»»
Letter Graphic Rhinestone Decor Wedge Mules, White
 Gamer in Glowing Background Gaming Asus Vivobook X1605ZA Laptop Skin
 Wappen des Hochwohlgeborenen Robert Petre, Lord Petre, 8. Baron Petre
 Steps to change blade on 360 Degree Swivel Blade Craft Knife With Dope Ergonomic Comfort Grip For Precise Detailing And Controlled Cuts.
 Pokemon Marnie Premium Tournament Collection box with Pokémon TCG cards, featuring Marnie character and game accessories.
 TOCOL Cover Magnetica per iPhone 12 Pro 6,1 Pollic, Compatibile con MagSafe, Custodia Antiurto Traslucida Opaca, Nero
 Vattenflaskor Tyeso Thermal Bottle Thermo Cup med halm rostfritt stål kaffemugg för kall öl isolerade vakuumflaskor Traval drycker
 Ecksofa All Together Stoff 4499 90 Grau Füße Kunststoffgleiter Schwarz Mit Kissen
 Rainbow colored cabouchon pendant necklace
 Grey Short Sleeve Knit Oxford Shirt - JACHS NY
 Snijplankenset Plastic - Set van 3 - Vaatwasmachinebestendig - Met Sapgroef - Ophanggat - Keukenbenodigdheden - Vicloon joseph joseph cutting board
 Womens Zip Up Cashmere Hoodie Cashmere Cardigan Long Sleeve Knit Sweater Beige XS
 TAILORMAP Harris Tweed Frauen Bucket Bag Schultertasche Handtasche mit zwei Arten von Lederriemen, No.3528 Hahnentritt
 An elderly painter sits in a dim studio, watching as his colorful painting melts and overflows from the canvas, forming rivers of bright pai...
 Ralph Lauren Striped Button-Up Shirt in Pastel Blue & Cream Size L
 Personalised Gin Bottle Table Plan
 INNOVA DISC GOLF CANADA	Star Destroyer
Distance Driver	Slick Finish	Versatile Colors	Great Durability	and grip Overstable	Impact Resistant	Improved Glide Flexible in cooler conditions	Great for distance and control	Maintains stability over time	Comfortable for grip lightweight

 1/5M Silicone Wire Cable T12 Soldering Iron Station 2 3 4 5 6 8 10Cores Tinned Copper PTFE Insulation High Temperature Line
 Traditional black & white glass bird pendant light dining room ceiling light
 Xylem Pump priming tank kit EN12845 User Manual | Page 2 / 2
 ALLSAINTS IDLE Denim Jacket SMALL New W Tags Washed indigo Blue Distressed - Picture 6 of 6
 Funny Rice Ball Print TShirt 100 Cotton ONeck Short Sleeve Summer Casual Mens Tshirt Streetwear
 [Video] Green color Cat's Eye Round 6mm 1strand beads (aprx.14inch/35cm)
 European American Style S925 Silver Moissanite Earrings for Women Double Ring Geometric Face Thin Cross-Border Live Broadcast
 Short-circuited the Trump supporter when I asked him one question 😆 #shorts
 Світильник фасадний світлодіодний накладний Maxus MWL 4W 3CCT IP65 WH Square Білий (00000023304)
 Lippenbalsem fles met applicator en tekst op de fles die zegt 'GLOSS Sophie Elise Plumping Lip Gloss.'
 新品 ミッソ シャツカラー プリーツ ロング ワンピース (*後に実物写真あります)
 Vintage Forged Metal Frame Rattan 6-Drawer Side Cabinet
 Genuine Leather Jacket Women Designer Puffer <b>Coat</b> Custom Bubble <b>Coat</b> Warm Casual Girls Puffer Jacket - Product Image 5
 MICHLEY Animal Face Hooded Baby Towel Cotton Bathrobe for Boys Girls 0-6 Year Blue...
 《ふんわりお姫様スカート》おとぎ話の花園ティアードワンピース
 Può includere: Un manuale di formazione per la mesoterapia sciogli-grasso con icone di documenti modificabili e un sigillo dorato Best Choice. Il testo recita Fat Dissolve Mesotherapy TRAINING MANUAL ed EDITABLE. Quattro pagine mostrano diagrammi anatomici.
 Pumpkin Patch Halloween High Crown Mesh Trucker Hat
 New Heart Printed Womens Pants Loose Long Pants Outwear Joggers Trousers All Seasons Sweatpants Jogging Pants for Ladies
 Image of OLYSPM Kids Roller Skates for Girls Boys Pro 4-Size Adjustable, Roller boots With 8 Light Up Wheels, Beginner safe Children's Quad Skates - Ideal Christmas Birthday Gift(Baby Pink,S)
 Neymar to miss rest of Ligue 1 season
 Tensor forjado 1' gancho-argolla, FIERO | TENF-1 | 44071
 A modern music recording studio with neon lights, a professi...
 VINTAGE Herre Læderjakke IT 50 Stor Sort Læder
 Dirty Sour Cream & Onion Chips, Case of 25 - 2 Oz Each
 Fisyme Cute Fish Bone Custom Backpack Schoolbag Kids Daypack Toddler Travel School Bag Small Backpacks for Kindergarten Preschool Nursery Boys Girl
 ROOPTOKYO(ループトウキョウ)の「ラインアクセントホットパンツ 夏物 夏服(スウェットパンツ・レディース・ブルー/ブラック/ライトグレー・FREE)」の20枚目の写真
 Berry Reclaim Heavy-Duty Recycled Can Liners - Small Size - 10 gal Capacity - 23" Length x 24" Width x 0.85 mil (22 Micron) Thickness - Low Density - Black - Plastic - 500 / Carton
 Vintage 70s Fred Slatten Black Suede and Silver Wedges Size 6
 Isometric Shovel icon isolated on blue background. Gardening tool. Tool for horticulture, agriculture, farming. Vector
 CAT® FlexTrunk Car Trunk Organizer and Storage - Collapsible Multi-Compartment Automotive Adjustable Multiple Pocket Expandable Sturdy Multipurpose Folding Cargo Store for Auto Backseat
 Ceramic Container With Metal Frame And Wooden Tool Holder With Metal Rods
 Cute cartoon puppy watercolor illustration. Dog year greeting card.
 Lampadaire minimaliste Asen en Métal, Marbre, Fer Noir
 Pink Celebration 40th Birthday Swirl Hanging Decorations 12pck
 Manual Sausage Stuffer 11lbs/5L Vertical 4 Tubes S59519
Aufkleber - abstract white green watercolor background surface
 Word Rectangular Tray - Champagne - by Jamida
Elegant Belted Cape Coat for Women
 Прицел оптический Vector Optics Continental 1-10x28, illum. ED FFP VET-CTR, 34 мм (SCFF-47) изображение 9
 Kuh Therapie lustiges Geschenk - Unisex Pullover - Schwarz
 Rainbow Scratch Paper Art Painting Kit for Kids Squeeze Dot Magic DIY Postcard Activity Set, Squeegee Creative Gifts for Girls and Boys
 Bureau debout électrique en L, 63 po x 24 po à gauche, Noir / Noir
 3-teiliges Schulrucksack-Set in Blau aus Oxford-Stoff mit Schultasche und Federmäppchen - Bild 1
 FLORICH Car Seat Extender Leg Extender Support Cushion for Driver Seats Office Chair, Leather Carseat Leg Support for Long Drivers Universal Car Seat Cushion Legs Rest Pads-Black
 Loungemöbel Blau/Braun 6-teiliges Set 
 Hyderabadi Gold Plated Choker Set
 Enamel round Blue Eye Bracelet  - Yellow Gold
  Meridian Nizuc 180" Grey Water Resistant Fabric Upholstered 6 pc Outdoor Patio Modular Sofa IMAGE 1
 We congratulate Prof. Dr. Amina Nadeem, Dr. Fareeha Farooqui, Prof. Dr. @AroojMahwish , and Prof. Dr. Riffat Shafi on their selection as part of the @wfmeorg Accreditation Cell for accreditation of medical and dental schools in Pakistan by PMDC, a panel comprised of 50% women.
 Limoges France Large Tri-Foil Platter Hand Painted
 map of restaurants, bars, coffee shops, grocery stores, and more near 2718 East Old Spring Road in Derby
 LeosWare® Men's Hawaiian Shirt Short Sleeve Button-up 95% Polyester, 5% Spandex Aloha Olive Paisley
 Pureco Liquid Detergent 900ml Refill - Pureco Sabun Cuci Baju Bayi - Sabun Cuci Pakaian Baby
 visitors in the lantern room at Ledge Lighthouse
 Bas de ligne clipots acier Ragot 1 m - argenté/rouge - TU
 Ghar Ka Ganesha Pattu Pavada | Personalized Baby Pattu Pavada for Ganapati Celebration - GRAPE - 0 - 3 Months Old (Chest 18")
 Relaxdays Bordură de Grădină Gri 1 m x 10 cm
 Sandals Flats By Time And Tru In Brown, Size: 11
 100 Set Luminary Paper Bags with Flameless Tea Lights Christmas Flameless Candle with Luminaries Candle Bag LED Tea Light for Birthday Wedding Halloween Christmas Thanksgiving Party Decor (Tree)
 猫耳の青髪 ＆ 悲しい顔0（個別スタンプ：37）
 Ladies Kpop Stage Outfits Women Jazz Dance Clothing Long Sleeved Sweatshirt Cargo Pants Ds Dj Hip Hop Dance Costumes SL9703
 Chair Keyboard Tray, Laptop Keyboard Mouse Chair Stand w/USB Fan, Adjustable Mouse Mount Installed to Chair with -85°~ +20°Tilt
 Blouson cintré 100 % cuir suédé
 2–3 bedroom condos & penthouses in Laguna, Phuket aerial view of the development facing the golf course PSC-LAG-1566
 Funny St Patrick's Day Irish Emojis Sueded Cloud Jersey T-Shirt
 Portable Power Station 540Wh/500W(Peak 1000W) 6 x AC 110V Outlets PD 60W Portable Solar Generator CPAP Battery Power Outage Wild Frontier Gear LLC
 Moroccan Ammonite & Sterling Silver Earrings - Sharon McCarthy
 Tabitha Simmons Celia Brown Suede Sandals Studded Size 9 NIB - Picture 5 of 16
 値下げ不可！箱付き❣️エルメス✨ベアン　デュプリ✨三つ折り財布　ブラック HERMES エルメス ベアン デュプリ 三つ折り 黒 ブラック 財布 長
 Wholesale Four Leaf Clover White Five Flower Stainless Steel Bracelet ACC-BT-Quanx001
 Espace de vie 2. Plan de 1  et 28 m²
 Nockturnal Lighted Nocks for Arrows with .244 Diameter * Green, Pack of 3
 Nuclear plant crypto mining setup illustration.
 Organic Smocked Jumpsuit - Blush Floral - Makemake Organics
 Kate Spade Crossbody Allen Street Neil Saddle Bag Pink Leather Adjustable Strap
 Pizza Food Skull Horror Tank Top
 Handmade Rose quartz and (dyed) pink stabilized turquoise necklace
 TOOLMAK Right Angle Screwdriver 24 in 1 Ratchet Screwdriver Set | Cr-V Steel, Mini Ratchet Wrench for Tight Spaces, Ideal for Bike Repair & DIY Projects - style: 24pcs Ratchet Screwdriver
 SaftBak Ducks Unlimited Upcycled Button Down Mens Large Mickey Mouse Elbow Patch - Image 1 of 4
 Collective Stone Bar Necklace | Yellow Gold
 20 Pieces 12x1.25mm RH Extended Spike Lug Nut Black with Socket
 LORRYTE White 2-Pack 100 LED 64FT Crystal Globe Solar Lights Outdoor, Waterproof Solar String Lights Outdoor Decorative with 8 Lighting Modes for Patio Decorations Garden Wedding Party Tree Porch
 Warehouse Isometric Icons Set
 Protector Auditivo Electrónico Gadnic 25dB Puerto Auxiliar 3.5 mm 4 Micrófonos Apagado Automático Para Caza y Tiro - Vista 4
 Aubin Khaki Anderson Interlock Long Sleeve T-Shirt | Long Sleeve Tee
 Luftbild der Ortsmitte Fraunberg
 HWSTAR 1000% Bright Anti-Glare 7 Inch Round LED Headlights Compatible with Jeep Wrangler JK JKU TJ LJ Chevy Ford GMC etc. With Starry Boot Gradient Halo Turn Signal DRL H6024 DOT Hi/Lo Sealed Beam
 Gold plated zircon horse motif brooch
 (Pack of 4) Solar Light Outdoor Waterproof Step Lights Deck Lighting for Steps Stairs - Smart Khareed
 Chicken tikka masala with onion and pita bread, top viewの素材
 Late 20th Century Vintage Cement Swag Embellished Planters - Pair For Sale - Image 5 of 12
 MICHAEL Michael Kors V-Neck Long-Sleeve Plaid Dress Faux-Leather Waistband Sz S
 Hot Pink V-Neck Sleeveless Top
««
Goal of the exercise — Please show every line above that includes the word "Cute".

Solved exercise —
 Fisyme Cute Fish Bone Custom Backpack Schoolbag Kids Daypack Toddler Travel School Bag Small Backpacks for Kindergarten Preschool Nursery Boys Girl
 Cute cartoon puppy watercolor illustration. Dog year greeting card.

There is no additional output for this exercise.